# Identifying different customer types with set expressions in FastStats

#### 05 Oct 2021 | by Chris Roe

## Introduction

This blog will discuss a group of analytical questions and show marketing use cases which were previously difficult to solve using FastStats. We shall review some basic ideas in set theory and show how the introduction of a set data type in expressions can allow us to identify interesting customer behaviour on the example of holiday booking data. I’ll also use this technique to investigate questions in football analytics that may well have never been asked before.

## Differentiating between customer types

We will use one of our standard demo data sets including holiday booking data to illustrate the ideas in this blog post. This data contains information on our customers and the holiday bookings they have made (destination visited, booking date and cost information).

Holidaymakers have all sorts of preferences with regards to the destinations they choose to go on holiday to. Some people will revisit the same places, maybe even at the same time, every year without fail and don’t want to go somewhere new. Other people may never choose to return to the same place twice. The marketing strategies for these types of customers are very different. You may want to send messages relevant to one particular destination to customers you know who are returning there regularly. If you start promoting a holiday to a new destination, then it is probably sensible to send this information to people who regularly like going to new destinations. Further, you may also want to analyse the similarities or differences between each of these customer types using cubes or profiles. In this blog, we will look at how to identify people from these (and other) types using the so-called ‘sets expressions’ feature in our data analysis software FastStats.

## Set theory

Sets are a standard mathematical concept that can help us answer many of the questions described in the previous section. This is not intended to be a full introduction to sets, and if you need to refresh your understanding of this topic, then there are plenty of resources online to understand some of the concepts that I am using here.

A set is a collection of things where each item only appears once. These can typically be any objects, but we shall be using them in this blog post where they are representing numeric values. So, for example it could be, Set S1 = {2, 3, 4}.

There are a number of standard mathematical operations on sets, for example here are two of them:

a) Intersection – If S1 = {2,3,4} and S2 = {4,5,6} then S1 n S2 = {4} because this is the only item in both sets.

b) Disjoint Sets – If S1 = {2,3,4} and S2 = {5,6,7} then S1 and S2 are disjoint because they have no items in common.

**Supplied data:**
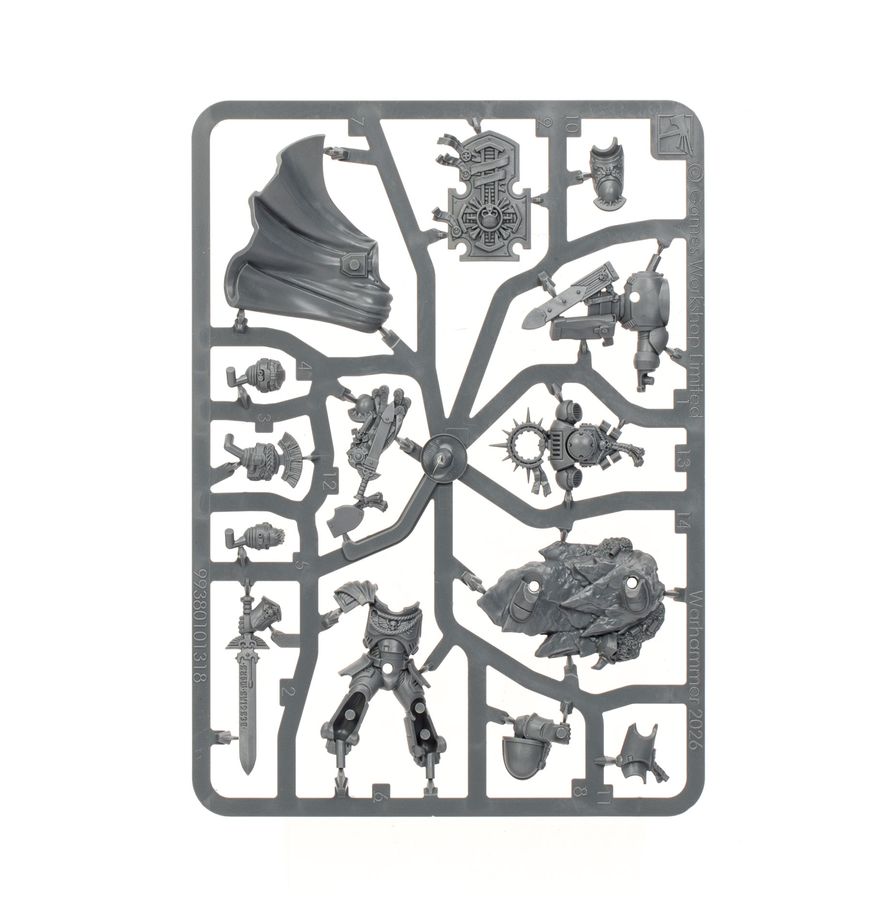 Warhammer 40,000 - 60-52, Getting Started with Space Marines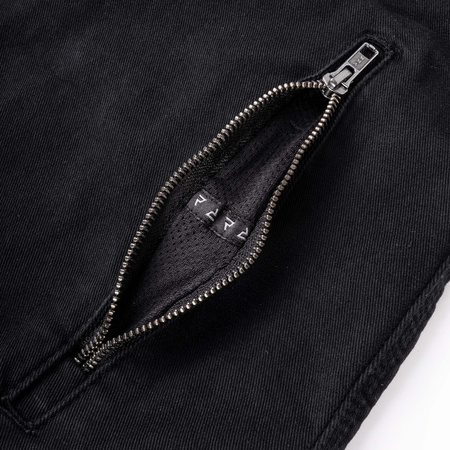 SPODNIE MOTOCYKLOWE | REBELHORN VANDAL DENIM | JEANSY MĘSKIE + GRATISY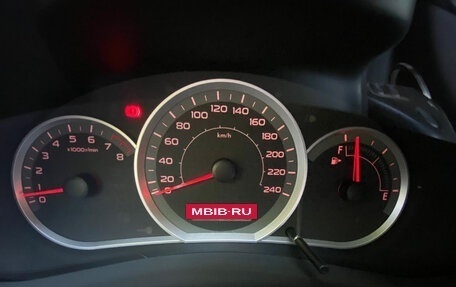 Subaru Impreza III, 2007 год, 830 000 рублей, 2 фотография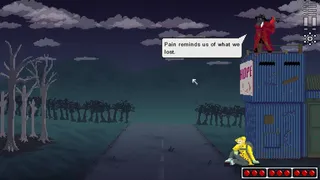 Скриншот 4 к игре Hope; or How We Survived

**Task set:**
#1 Retype the part of the FastStats blog post starting with "This blog will" and going on through "and cost information).".
#2 According to the FastStats blog post, what information about holiday bookings does the demo data set contain?
#3 Translate this sentence from the FastStats blog post into Spanish: "A set is a collection of things where each item only appears once."
The material has no connection to the FastStats blog post.

**Exercise responses:**
#1
This blog will discuss a group of analytical questions and show marketing use cases which were previously difficult to solve using FastStats. We shall review some basic ideas in set theory and show how the introduction of a set data type in expressions can allow us to identify interesting customer behaviour on the example of holiday booking data. I’ll also use this technique to investigate questions in football analytics that may well have never been asked before.

## Differentiating between customer types

We will use one of our standard demo data sets including holiday booking data to illustrate the ideas in this blog post. This data contains information on our customers and the holiday bookings they have made (destination visited, booking date and cost information).

#2 The destination visited, the booking date and cost information.

#3 Un conjunto es una colección de cosas en la que cada elemento aparece solo una vez.